§ WHAT YOU ARE ASKED TO DO
Your task is to output the entries below word for word.

§ TASK INPUT
┌──

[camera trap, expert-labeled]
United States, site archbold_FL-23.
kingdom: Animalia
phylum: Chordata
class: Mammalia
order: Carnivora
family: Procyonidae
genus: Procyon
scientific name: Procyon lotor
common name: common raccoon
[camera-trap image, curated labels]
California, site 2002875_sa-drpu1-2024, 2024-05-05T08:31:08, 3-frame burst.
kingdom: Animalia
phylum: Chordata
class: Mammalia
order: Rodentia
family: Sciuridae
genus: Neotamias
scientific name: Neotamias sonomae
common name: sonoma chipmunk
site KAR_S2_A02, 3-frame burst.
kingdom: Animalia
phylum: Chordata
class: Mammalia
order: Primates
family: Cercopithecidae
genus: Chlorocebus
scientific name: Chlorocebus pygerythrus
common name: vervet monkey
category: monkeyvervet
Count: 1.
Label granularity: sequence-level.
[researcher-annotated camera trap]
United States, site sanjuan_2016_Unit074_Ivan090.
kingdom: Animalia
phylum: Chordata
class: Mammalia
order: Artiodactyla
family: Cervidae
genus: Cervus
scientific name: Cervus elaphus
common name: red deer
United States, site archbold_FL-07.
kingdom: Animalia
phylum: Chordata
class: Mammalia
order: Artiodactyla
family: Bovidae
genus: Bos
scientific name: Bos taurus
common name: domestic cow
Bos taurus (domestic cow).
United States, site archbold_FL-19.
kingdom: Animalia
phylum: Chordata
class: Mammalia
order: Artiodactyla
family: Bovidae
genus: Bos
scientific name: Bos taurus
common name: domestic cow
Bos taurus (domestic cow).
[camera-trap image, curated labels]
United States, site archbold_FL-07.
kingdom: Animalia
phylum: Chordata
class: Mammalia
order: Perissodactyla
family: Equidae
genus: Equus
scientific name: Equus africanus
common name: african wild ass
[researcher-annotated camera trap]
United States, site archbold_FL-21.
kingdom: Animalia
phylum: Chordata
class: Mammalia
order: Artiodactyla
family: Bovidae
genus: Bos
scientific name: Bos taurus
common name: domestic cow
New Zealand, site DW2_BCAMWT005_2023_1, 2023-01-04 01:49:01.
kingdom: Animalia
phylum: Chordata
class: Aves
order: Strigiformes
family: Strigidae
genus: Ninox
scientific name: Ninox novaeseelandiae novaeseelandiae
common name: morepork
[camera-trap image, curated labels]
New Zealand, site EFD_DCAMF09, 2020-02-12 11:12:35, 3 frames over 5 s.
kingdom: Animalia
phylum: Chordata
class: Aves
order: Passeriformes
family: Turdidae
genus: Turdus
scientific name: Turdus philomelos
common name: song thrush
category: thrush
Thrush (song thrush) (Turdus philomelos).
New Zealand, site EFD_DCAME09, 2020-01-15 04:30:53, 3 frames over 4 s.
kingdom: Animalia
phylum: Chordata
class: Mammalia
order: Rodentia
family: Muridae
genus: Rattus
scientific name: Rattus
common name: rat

└──

§ OUTPUT FOR THIS TASK
[camera trap, expert-labeled]
United States, site archbold_FL-23.
kingdom: Animalia
phylum: Chordata
class: Mammalia
order: Carnivora
family: Procyonidae
genus: Procyon
scientific name: Procyon lotor
common name: common raccoon
[camera-trap image, curated labels]
California, site 2002875_sa-drpu1-2024, 2024-05-05T08:31:08, 3-frame burst.
kingdom: Animalia
phylum: Chordata
class: Mammalia
order: Rodentia
family: Sciuridae
genus: Neotamias
scientific name: Neotamias sonomae
common name: sonoma chipmunk
site KAR_S2_A02, 3-frame burst.
kingdom: Animalia
phylum: Chordata
class: Mammalia
order: Primates
family: Cercopithecidae
genus: Chlorocebus
scientific name: Chlorocebus pygerythrus
common name: vervet monkey
category: monkeyvervet
Count: 1.
Label granularity: sequence-level.
[researcher-annotated camera trap]
United States, site sanjuan_2016_Unit074_Ivan090.
kingdom: Animalia
phylum: Chordata
class: Mammalia
order: Artiodactyla
family: Cervidae
genus: Cervus
scientific name: Cervus elaphus
common name: red deer
United States, site archbold_FL-07.
kingdom: Animalia
phylum: Chordata
class: Mammalia
order: Artiodactyla
family: Bovidae
genus: Bos
scientific name: Bos taurus
common name: domestic cow
Bos taurus (domestic cow).
United States, site archbold_FL-19.
kingdom: Animalia
phylum: Chordata
class: Mammalia
order: Artiodactyla
family: Bovidae
genus: Bos
scientific name: Bos taurus
common name: domestic cow
Bos taurus (domestic cow).
[camera-trap image, curated labels]
United States, site archbold_FL-07.
kingdom: Animalia
phylum: Chordata
class: Mammalia
order: Perissodactyla
family: Equidae
genus: Equus
scientific name: Equus africanus
common name: african wild ass
[researcher-annotated camera trap]
United States, site archbold_FL-21.
kingdom: Animalia
phylum: Chordata
class: Mammalia
order: Artiodactyla
family: Bovidae
genus: Bos
scientific name: Bos taurus
common name: domestic cow
New Zealand, site DW2_BCAMWT005_2023_1, 2023-01-04 01:49:01.
kingdom: Animalia
phylum: Chordata
class: Aves
order: Strigiformes
family: Strigidae
genus: Ninox
scientific name: Ninox novaeseelandiae novaeseelandiae
common name: morepork
[camera-trap image, curated labels]
New Zealand, site EFD_DCAMF09, 2020-02-12 11:12:35, 3 frames over 5 s.
kingdom: Animalia
phylum: Chordata
class: Aves
order: Passeriformes
family: Turdidae
genus: Turdus
scientific name: Turdus philomelos
common name: song thrush
category: thrush
Thrush (song thrush) (Turdus philomelos).
New Zealand, site EFD_DCAME09, 2020-01-15 04:30:53, 3 frames over 4 s.
kingdom: Animalia
phylum: Chordata
class: Mammalia
order: Rodentia
family: Muridae
genus: Rattus
scientific name: Rattus
common name: rat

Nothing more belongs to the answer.